Text section:
:::::
2013 National Mine Rescue Contest

Miners vie in rescue competition

Coal workers from across the nation gather in Columbus to prepare for disasters they hope never to see

Columbus Dispatch
September 12, 2013
See Competition Photos

Seven miners were missing.  It was the rescue team’s job to find them.  And so they entered the mine, oxygen packs on their backs, checking for fire and explosive gas as they moved through the tunnels.

Patrick Matheson and his rescue team emerged sweaty, breathing heavily.  They ripped off their masks, soaking in the air-conditioning of the convention hall.  Matheson said they’d found a few guys.

“Some,” he said, “were not alive.”

In real life, Matheson, a miner from Colorado, has never been part of a coal-mine rescue.  But he trains for it constantly.  And at least twice a year, he takes part in a rescue contest such as the one yesterday at the Greater Columbus Convention Center.

“They’re preparing for the event that they never want to experience,” said Bruce Watzman, a senior vice president with the National Mining Association.
:::::
What is needed:
Answer from the mine rescue article:
1. How many miners were missing in the contest scenario?
2. What state is Patrick Matheson from?
3. What position does Bruce Watzman hold at the National Mining Association?

Information given:
:::::
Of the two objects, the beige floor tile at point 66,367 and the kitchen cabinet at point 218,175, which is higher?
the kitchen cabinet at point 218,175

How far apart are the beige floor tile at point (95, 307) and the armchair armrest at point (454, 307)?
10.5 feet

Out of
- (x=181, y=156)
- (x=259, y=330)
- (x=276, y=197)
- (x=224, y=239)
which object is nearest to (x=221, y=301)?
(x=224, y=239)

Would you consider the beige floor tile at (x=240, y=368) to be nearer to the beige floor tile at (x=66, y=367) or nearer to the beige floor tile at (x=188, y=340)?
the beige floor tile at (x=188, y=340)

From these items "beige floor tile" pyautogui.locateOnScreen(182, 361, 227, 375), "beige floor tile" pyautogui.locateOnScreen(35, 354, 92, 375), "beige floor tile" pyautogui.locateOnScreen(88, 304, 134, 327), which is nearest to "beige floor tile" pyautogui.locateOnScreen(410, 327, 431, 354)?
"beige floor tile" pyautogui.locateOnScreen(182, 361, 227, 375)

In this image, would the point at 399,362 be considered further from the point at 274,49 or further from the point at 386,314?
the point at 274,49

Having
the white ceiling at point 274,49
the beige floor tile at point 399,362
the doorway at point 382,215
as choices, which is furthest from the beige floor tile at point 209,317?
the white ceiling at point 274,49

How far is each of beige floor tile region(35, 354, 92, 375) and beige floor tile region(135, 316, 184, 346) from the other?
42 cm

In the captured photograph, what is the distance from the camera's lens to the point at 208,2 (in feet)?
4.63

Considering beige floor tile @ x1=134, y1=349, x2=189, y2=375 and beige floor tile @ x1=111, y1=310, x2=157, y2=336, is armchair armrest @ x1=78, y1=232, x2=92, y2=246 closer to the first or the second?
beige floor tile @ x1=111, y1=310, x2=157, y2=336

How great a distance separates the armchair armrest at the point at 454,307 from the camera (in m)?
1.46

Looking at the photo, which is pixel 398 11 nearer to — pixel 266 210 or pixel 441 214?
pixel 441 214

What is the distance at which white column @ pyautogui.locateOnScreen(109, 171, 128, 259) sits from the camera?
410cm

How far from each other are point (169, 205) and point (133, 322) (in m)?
:::::
Answer for the task:
1. Seven
2. Colorado
3. Senior vice president